Single by Elvis Costello and the Attractions

from the album Trust
- B-side: "Luxembourg"
- Released: April 1981
- Recorded: October–November 1980
- Genre: New wave
- Label: Columbia (US)
- Songwriter: Elvis Costello
- Producers: Nick Lowe; Roger Béchirian;

Elvis Costello and the Attractions singles chronology
| "From a Whisper to a Scream" (1981) | "Watch Your Step" (1981) | "A Good Year for the Roses" (1981) |

= Watch Your Step (Elvis Costello song) =

1981 song by Elvis Costello

"Watch Your Step" is a song written by new wave musician Elvis Costello and performed by Costello and the Attractions on their 1981 album, Trust. Originating from lyrics he wrote as a 20-year-old, "Watch Your Step" was inspired by Costello's experiences on tour as well as by dub music. The song was originally a louder rock song, but the final released version is slower and quieter.

The song was released in the USA as the sole single from Trust in 1981. It failed to chart there and was not released as a single in the UK. Despite this, the song has seen positive critical reception and has been a live favourite.

==Background==
According to Costello, "Watch Your Step" originated from lyrics that he wrote in the mid-70s, when he was 20 years old. Costello had copied these lyrics from notebook to notebook for over five years until he "found their rightful home". The lyric "Listen to the hammers falling in the breaker's yard" references a memory Costello had of watching the scrapping of steam locomotives on the news when he was a child.

Other lyrics derived from his experiences on tour; references to "carnival desires" were, according to Costello, "just a picturesque way of saying that you might have to choose between chasing the wrong girl and avoiding gangs of lads shouting abuse and spewing into the gutters". The lyric "Backslapping drinkers cheer the heavyweight brawl" comes from, as Costello explained, "the kind of dubious lodgings [on tour] where the police drank after hours with local ne'er-do-wells and the bar didn't close until dawn".

Costello finished writing "Watch Your Step" in the summer of 1980, before the recording of the Trust album. A demo of the song was created during this same time; at the time, the song was, according to Costello biographer Graeme Thomson, a "raucous rocker", contrasting with the final version that Costello described as "a slow dance number". The song's use of melodica was, according to Costello, inspired by dub music; a planned guitar solo for the song was scrapped in its place.

==Release and reception==
"Watch Your Step" was released as the only single from Trust in America; in the UK, "Clubland" and "From a Whisper to a Scream" were released instead. The B-side was "Luxembourg", though a 12-inch single instead featured Costello's interview with Tom Snyder on the B-side. The single failed to chart in the US. The song has since appeared on compilation albums The Best of Elvis Costello and the Attractions, Girls Girls Girls, and The Very Best of Elvis Costello and The Attractions 1977–86.

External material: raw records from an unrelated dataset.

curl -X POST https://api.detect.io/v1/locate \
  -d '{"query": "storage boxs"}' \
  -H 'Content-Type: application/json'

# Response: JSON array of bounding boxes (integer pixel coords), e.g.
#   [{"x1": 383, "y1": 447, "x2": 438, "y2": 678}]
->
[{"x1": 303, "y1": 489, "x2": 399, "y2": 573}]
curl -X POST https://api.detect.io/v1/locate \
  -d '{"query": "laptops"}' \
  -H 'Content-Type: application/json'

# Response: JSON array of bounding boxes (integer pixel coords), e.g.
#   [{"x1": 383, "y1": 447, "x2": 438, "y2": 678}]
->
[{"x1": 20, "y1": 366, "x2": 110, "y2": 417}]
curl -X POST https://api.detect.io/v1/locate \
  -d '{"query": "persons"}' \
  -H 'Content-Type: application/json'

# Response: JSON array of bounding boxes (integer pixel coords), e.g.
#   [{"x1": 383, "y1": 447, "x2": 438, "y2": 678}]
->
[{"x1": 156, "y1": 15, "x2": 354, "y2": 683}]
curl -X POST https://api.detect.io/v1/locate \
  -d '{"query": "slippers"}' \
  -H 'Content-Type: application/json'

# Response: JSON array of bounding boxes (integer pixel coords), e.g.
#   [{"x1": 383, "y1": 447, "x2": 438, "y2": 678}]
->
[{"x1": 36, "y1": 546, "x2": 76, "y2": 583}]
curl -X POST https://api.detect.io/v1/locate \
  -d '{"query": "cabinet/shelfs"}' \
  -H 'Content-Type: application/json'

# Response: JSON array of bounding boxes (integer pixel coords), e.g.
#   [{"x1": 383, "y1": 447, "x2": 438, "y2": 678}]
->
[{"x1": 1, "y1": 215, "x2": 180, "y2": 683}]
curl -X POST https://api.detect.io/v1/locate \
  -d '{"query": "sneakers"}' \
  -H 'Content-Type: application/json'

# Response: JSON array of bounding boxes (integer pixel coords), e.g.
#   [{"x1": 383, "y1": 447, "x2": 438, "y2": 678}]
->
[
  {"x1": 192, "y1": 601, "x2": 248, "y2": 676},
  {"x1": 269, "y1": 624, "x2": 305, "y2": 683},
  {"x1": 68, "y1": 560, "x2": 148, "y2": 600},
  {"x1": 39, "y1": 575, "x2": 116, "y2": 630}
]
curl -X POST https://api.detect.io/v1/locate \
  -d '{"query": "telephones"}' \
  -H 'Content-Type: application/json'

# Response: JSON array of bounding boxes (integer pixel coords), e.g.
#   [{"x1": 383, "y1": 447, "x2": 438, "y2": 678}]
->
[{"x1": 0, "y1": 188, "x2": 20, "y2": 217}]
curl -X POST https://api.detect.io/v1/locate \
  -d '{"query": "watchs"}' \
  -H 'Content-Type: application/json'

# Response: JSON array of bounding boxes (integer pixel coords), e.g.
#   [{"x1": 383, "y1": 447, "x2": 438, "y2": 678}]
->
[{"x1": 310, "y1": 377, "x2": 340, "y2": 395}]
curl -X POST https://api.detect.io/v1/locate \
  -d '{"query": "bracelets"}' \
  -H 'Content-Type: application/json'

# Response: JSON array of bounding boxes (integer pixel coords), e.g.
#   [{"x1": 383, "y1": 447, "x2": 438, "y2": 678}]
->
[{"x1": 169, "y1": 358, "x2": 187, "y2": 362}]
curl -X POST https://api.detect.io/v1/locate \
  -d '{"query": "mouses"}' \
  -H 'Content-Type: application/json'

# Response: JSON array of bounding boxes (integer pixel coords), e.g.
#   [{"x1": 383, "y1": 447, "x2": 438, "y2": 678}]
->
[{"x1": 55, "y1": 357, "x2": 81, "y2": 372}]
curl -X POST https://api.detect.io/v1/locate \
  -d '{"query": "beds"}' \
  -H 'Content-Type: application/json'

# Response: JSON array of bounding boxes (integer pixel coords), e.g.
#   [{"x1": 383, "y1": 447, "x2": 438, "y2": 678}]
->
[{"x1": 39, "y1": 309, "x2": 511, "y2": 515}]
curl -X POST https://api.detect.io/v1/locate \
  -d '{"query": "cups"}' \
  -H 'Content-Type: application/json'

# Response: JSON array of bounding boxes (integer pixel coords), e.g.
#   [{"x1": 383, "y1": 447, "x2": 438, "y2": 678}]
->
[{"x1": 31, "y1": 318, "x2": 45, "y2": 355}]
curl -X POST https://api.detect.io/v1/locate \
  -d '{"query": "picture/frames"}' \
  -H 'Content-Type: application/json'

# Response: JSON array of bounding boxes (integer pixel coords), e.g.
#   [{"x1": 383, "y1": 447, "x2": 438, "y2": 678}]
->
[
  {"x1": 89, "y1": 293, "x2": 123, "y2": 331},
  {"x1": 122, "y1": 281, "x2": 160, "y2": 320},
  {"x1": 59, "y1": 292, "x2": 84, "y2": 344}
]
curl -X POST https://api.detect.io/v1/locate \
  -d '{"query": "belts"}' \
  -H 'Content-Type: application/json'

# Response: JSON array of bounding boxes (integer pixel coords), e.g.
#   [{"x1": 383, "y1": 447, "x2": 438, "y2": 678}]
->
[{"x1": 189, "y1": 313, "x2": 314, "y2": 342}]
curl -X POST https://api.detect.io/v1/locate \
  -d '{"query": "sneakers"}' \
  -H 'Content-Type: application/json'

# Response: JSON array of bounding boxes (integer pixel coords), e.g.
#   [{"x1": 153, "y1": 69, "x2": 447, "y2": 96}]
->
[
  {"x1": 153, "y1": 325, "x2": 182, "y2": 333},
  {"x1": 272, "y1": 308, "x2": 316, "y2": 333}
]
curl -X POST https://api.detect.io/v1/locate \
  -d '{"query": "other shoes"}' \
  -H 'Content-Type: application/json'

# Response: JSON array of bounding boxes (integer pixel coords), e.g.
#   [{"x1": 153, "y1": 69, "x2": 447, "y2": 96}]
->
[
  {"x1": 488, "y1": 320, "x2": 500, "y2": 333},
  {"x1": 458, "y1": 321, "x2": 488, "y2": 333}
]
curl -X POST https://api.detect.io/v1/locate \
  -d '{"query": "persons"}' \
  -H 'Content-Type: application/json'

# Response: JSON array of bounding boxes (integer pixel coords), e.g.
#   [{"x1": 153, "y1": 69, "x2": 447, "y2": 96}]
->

"Watch Your Step" has seen critical acclaim and has been named by many writers as a highlight of Trust. A contemporary review from Cashbox highlighted the song's "subdued carnival feel" and Steve Naive’s calliope-like keyboards". Rick Anderson of AllMusic described the track as "a song that is unsettling and slightly scary, but still great for singing along to" and wrote that the song "proved a couple of things: first, that [Costello] really did know how to write for his own voice, and second, that his voice really wasn't all that bad". Rob Sheffield of Rolling Stone noted the song as well as "New Lace Sleeves" as "the album's undisputed twin highlights". Noel Murray and Keith Phipps of The A.V. Club named the song as a highlight from Trust and called it "beguilingly paranoid". Jim Miller of Newsweek wrote, "On 'Watch Your Step' he builds a complex mood out of the title's admonition, turning the song into a bittersweet tribute to suspicion".

Dave Lifton of Ultimate Classic Rock named the song as the fourth best Elvis Costello song, stating, "The ominous 'Watch Your Step,' with a subdued performance by the Attractions and Costello's voice barely rising above a whisper, is the best [on Trust]". The Daily Telegraphs Martin Chilton ranked the song number 31 on his top 40 list of best Costello songs.

==Live history==
"Watch Your Step" has been performed live by Costello regularly since its release. Costello debuted the song in his live setlist during the Get Happy tour. Costello also performed the song on The Tomorrow Show with Tom Snyder in 1981 to promote Trust. He cited the appearance as "return[ing] us from our exile from US television" after his 1979 controversy. David Hyland of WPR noted that the song was one of the tracks Costello performed at a 2015 show in Madison that "offered many opportunities for Nieve to impress", noting that Nieve's performance on "Watch Your Step" "featured several exquisite runs".